Il résulte de là que la localisation dans le temps ne se fait pas seule ; qu’elle suppose un effort de l’esprit pour organiser des images évoquées ; qu’elle suppose un désir d’expliquer les unes par les autres, en les plaçant dans un certain ordre, des images évoquées dans un ordre quelconque.

On voit d’après ce qui précède que le temps se présente à notre souvenir sous la forme sensible d’une suite d’actions réfléchies, c’est-à-dire de distances parcourues volontairement : la représentation du temps éveille donc elle-même l’idée de grandeur, et la mesure du temps se fait naturellement, comme la mesure de l’espace, d’après le nombre des événements différents et notables qui le remplissent.
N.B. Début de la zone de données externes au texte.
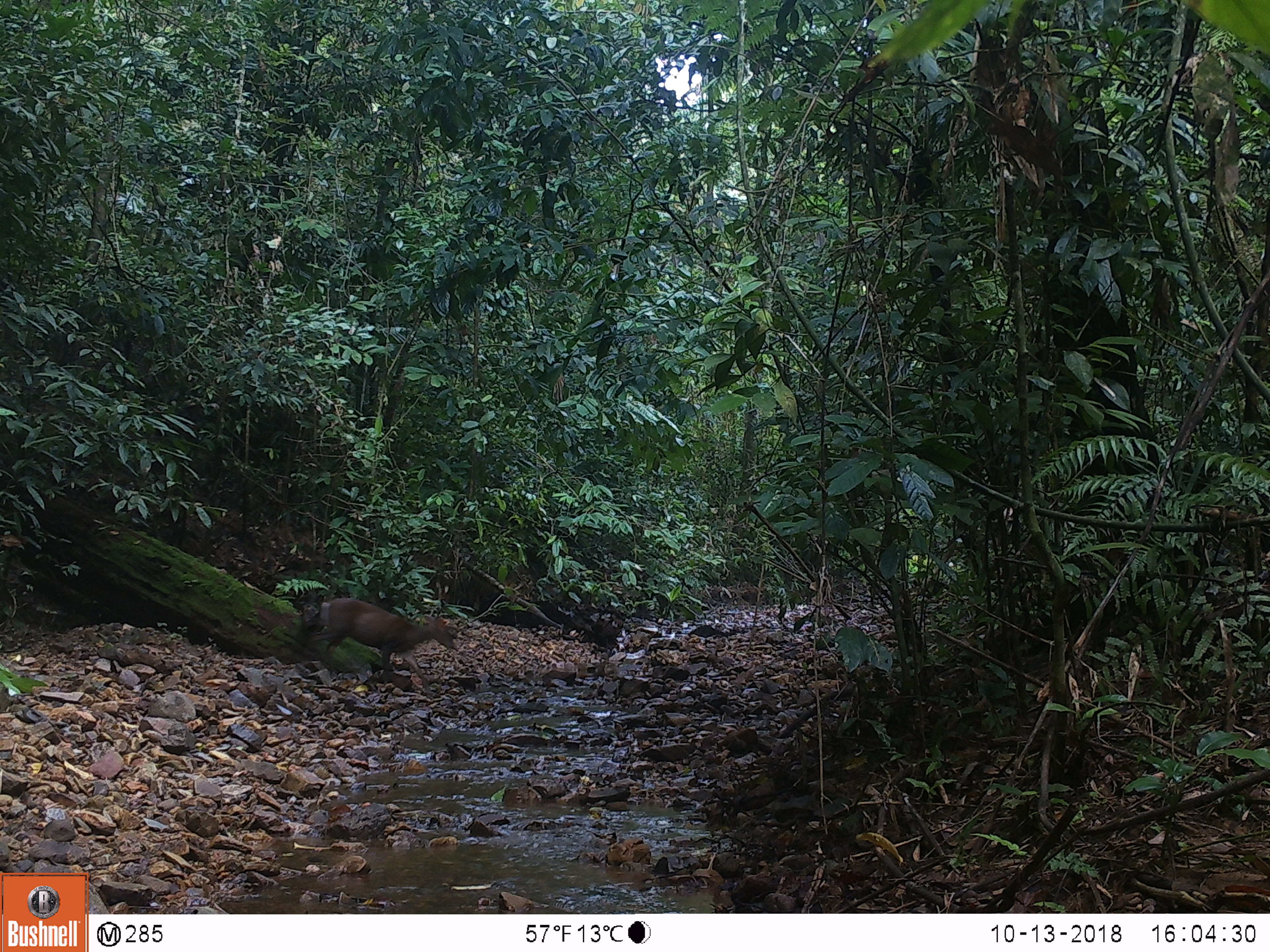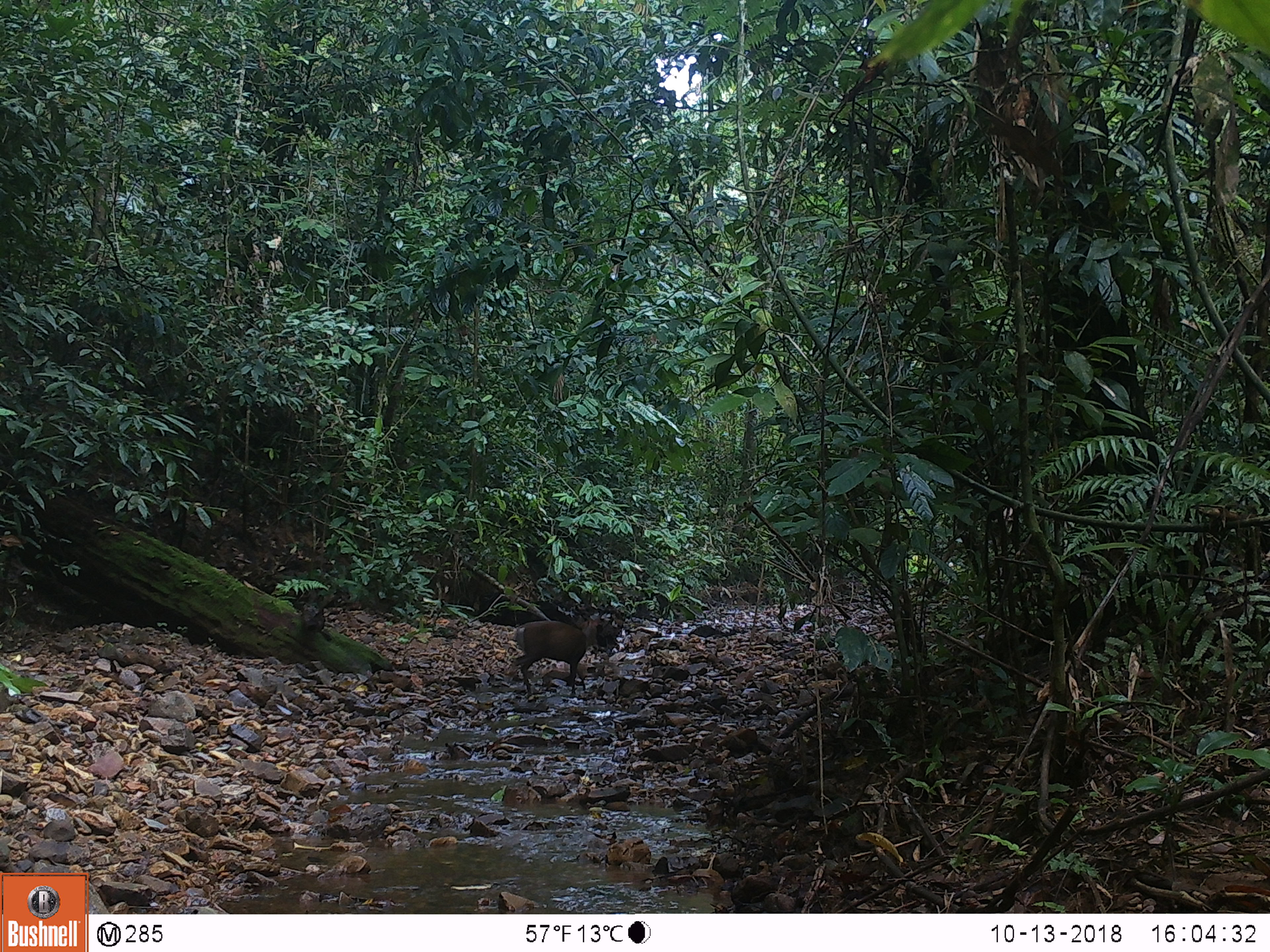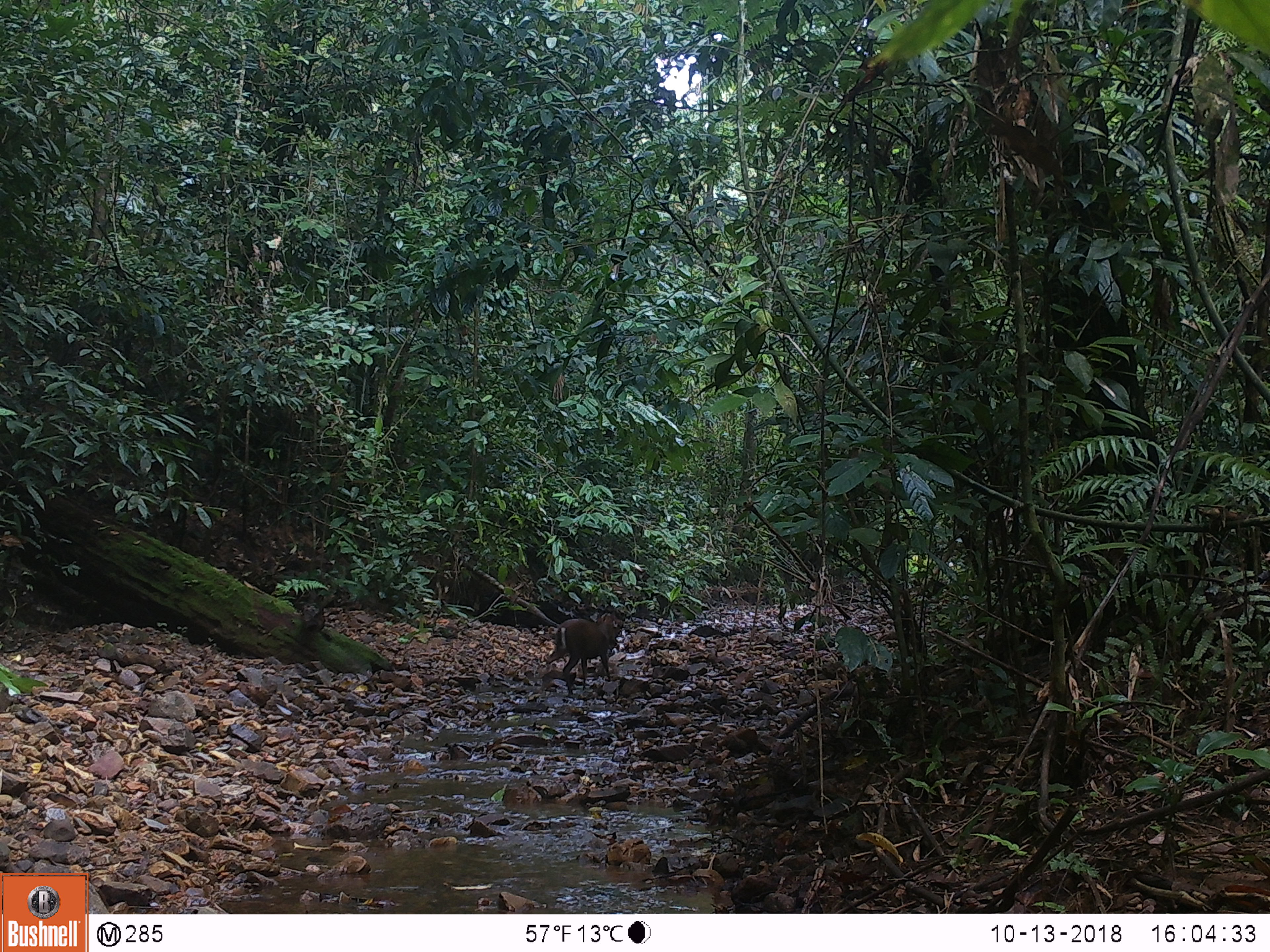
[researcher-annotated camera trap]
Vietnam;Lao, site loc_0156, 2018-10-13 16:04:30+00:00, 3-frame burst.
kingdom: Animalia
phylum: Chordata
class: Mammalia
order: Artiodactyla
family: Cervidae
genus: Muntiacus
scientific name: Muntiacus rooseveltorum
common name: roosevelt's muntjac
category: roosevelts muntjac group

Seulement, tandis que dans l’espace la distance, même aussi vide qu’on puisse la concevoir, subsiste néanmoins devant nos yeux, dans le temps, que nous construisons nous-mêmes sans subir aucune nécessité extérieure, les distances que nous ne pouvons pas remplir par des souvenirs notables tendent à s’annuler ; c’est pourquoi, quand nous ne changeons pas et quand rien ne change pour nous, ce temps pendant lequel il ne s’est rien passé ne compte pas dans nos souvenirs ; et, comme dit Aristote, ceux qui dormirent pendant cent ans à Sardes n’avaient, à leur réveil, aucune notion du temps écoulé, parce qu’ils n’avaient point perçu de différences c’est-à-dire parce qu’ils ne pouvaient rapporter à ce temps aucun souvenir notable.

L’évaluation que chacun fait du temps dépend donc uniquement de lui, et elle lui est personnelle. Le temps n’a par suite aucune mesure vraie. Deux hommes qui disent en se quittant, l’un « notre conversation a été courte » et l’autre « notre conversation a été longue », ont raison tous les deux. Pourquoi, en effet, préférerait-on l’opinion de l’un à celle de l’autre ? Les papillons éphémères, qui naissent, grandissent, se reproduisent et meurent en un jour, pourraient, s’ils avaient une idée du temps, considérer leur vie comme très longue, puisqu’elle est complète.

Le temps serait ainsi quelque chose de subjectif ; les idées de temps ne pourraient être comparées les unes avec les autres ; et il n’y aurait point de mesure du temps, c’est-à-dire point de temps vrai qui permettrait de rectifier nos appréciations erronées sur le temps.